En plein tournant

Rencontre avec Isabelle Loodts

Dans Omni Sciences
Entretien Thibault GRANDJEAN - Dessin Julien ORTEGA

L’être humain et son environnement sont au cœur de la démarche d’Isabelle Loodts (diplômée en 1997 en licence en archéologie et histoire de l’art). Archéologue puis journaliste et documentariste, elle était l’invitée du Feminist & Gender Lab de l’ULiège lors de la journée consacrée à l’écoféminisme en février dernier. L’occasion pour Le Quinzième Jour de la rencontrer.

« Je viens d’une famille où la question des origines de l’être humain est une passion transmise de génération en génération  », déclare d’emblée Isabelle Loodts. Rien d’étonnant alors à ce que cette journaliste et documentariste ait choisi, un peu par défi, des études d’archéologie (elle obtient sa licence en 1997). « La Préhistoire est pour moi une période-clé sur la notion même d’être humain, sur ce qui nous distingue des autres êtres vivants », confie-t-elle. Pourtant, au fil d’une première partie de vie professionnelle dédiée à l’archéologie préhistorique, elle finit par ressentir une certaine frustration, celle de ne pas être assez connectée aux enjeux de la société contemporaine. « Le passé est un phare et non un port », résume-t-elle, en faisant volontiers sien ce proverbe russe.

(CONSIGNES):
a: Selon le texte extrait, de quel pays vient le proverbe qu'Isabelle Loodts fait sien ?
b: Comptez les lignes des entrées qui contiennent le mot « right », puis donnez seulement ce nombre.

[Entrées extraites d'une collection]

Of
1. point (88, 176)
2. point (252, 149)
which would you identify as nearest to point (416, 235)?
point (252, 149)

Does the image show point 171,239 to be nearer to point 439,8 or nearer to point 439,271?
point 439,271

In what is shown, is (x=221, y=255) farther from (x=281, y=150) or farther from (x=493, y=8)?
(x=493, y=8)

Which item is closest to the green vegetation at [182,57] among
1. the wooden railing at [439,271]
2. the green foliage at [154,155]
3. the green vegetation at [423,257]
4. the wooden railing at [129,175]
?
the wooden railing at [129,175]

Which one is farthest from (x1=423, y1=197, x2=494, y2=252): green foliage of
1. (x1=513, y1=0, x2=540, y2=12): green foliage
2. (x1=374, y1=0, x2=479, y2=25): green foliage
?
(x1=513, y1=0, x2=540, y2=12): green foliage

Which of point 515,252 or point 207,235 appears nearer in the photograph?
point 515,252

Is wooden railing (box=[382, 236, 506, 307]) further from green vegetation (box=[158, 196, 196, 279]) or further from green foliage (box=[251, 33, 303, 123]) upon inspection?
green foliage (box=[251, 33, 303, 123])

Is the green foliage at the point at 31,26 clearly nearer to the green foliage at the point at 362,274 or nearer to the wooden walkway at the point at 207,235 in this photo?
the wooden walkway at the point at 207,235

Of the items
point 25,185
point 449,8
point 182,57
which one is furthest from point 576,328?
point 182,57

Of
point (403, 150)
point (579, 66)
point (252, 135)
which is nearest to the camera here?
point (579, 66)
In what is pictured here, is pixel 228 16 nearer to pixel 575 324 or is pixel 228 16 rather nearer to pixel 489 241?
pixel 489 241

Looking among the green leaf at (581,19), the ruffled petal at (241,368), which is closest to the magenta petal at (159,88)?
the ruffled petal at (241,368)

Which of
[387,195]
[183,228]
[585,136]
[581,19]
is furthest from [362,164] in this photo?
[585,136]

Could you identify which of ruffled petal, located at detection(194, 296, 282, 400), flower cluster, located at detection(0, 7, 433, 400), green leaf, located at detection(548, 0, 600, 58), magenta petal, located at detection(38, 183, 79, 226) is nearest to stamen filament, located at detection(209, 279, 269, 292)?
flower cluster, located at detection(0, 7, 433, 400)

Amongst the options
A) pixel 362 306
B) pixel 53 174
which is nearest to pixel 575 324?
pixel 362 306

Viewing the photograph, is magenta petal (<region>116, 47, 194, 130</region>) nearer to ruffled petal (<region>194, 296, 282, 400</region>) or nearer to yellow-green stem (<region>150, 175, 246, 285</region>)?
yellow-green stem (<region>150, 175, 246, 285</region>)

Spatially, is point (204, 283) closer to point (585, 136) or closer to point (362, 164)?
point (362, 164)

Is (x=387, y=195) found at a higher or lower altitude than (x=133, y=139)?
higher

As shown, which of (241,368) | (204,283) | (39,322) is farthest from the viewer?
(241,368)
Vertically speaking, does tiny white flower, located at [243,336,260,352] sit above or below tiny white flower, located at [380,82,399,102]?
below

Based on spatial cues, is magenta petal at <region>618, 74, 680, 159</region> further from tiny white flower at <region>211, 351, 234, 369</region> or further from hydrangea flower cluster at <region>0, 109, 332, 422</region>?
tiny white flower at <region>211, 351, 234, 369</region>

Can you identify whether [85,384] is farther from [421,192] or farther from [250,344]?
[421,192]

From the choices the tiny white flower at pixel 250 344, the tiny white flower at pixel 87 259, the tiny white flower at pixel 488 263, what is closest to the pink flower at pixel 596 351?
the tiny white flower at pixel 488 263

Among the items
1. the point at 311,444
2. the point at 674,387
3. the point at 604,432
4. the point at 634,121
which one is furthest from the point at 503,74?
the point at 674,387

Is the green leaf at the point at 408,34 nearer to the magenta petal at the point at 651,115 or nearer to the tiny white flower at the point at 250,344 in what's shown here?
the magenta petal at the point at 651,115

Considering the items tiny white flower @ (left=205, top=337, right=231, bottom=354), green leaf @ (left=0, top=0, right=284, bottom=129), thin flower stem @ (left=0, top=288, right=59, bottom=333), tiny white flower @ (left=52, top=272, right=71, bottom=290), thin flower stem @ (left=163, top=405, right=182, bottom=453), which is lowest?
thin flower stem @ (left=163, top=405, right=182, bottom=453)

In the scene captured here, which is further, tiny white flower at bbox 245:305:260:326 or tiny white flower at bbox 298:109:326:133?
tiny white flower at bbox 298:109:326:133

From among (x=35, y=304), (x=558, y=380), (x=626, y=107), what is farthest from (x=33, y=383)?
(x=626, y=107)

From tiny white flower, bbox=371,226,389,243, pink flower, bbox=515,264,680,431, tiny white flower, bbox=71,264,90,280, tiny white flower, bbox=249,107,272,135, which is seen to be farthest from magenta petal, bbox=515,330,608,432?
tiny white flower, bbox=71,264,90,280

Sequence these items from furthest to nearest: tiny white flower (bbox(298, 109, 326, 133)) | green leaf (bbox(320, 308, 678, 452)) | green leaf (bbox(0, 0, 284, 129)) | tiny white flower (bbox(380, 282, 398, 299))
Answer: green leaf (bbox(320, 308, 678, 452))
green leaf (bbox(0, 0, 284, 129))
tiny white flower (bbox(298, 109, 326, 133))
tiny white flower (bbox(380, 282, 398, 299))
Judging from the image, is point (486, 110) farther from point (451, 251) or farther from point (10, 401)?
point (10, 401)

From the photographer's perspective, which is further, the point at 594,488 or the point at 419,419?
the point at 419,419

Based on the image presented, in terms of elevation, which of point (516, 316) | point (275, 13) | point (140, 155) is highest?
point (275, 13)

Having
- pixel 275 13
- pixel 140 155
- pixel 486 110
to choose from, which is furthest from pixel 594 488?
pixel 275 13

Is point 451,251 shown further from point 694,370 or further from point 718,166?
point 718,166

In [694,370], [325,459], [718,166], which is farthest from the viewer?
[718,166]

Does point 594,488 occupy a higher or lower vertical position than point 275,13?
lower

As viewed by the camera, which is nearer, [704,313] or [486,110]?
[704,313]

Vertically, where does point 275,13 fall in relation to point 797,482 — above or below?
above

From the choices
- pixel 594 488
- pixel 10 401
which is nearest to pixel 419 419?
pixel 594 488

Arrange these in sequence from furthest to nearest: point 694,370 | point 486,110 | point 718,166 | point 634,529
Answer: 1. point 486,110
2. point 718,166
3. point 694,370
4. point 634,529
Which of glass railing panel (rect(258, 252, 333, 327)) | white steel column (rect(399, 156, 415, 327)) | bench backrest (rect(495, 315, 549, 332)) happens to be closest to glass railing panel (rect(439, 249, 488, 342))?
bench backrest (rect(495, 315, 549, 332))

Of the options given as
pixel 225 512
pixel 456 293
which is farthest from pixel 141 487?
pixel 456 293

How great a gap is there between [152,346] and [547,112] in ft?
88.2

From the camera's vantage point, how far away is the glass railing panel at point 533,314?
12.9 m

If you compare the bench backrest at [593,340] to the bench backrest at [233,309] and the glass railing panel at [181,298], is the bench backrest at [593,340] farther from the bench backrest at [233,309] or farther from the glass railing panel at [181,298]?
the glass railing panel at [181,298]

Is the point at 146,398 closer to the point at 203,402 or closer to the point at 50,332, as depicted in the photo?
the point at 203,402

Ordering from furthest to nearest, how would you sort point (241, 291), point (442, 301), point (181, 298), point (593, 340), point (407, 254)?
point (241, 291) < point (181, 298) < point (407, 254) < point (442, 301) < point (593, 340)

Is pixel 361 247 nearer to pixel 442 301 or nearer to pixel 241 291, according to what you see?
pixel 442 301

(RÉPONSES):
a: Il s'agit d'un proverbe russe.

b: 2